• WHAT IS NEEDED:
Every entry must be copied word for word.

####

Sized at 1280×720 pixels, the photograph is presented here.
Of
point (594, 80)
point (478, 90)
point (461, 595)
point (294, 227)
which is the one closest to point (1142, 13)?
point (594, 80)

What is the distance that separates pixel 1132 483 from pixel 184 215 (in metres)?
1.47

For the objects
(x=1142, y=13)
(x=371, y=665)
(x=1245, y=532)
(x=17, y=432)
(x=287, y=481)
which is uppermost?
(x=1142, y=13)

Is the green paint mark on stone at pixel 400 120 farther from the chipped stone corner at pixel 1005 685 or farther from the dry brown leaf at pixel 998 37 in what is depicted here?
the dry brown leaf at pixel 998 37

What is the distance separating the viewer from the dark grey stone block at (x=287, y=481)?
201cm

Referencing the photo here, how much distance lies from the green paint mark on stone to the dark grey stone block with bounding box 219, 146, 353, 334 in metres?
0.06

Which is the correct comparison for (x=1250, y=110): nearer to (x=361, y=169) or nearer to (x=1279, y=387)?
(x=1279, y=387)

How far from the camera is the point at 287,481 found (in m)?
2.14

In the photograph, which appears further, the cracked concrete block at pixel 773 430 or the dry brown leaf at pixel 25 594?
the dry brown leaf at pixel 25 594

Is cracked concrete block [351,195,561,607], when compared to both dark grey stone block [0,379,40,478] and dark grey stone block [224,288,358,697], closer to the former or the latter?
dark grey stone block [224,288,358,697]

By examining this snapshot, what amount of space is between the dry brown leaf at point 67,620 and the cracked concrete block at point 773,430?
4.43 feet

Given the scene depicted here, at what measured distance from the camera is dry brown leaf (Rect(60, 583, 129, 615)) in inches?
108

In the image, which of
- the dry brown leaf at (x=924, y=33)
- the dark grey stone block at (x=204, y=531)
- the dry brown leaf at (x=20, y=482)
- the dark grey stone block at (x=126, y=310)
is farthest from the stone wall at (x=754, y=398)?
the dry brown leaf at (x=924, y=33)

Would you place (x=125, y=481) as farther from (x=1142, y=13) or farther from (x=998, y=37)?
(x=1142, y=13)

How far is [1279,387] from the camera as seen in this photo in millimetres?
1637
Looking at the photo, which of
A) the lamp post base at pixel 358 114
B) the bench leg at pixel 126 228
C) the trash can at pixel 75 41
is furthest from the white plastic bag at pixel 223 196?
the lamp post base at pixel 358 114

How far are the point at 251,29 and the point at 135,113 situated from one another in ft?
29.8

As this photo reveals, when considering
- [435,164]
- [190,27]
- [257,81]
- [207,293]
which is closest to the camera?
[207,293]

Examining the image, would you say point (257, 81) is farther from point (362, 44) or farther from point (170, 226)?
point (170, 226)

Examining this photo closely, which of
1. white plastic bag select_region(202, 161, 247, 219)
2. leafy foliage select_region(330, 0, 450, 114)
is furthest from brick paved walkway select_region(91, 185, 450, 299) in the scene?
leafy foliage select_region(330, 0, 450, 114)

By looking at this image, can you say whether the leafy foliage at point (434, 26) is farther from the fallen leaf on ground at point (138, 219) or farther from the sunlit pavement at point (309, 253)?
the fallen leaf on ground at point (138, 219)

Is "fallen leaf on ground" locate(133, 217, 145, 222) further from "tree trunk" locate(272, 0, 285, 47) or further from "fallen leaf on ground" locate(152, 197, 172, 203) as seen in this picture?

####

• OUTPUT BELOW:
Sized at 1280×720 pixels, the photograph is presented here.
Of
point (594, 80)
point (478, 90)
point (461, 595)
point (294, 227)
which is the one closest to point (1142, 13)?
point (594, 80)

What is the distance that separates pixel 1132 483 from pixel 184 215 (in metres)?
1.47

For the objects
(x=1142, y=13)
(x=371, y=665)
(x=1245, y=532)
(x=17, y=432)
(x=287, y=481)
which is uppermost?
(x=1142, y=13)

Is the green paint mark on stone at pixel 400 120 farther from the chipped stone corner at pixel 1005 685 or farther from the dry brown leaf at pixel 998 37 in what is depicted here?
the dry brown leaf at pixel 998 37

What is the distance separating the viewer from the dark grey stone block at (x=287, y=481)?
201cm

Referencing the photo here, how much distance lies from the green paint mark on stone to the dark grey stone block with bounding box 219, 146, 353, 334 in metres?
0.06

Which is the correct comparison for (x=1250, y=110): nearer to (x=361, y=169) or nearer to (x=1279, y=387)?
(x=1279, y=387)

How far from the camera is the point at 287,481 found (in m)?
2.14

In the photograph, which appears further, the cracked concrete block at pixel 773 430 or the dry brown leaf at pixel 25 594?
the dry brown leaf at pixel 25 594

Is cracked concrete block [351,195,561,607], when compared to both dark grey stone block [0,379,40,478] and dark grey stone block [224,288,358,697], closer to the former or the latter?
dark grey stone block [224,288,358,697]

By examining this snapshot, what amount of space is between the dry brown leaf at point 67,620 and the cracked concrete block at point 773,430?
4.43 feet

Given the scene depicted here, at what measured distance from the camera is dry brown leaf (Rect(60, 583, 129, 615)) in inches?
108

In the image, which of
- the dry brown leaf at (x=924, y=33)
- the dark grey stone block at (x=204, y=531)
- the dry brown leaf at (x=20, y=482)
- the dark grey stone block at (x=126, y=310)
is farthest from the stone wall at (x=754, y=398)?
the dry brown leaf at (x=924, y=33)

Would you place (x=125, y=481) as farther from (x=1142, y=13) or farther from (x=998, y=37)?
(x=1142, y=13)

How far is [1279,387] from the camera as seen in this photo in millimetres?
1637
Looking at the photo, which of
A) the lamp post base at pixel 358 114
B) the bench leg at pixel 126 228
C) the trash can at pixel 75 41
is furthest from the white plastic bag at pixel 223 196?
the lamp post base at pixel 358 114

How far are the point at 251,29 and the point at 135,113 situated from one another in ft?
29.8

As this photo reveals, when considering
- [435,164]
- [190,27]
- [257,81]
- [207,293]
which is closest to the camera?
[207,293]

Examining the image, would you say point (257, 81) is farther from point (362, 44) or farther from point (170, 226)?
point (170, 226)

Examining this photo closely, which of
1. white plastic bag select_region(202, 161, 247, 219)
2. leafy foliage select_region(330, 0, 450, 114)
is furthest from brick paved walkway select_region(91, 185, 450, 299) in the scene?
leafy foliage select_region(330, 0, 450, 114)

By looking at this image, can you say whether the leafy foliage at point (434, 26) is farther from the fallen leaf on ground at point (138, 219) or farther from the sunlit pavement at point (309, 253)?
the fallen leaf on ground at point (138, 219)

Is "fallen leaf on ground" locate(133, 217, 145, 222) further from "tree trunk" locate(272, 0, 285, 47) or further from "fallen leaf on ground" locate(152, 197, 172, 203) as seen in this picture?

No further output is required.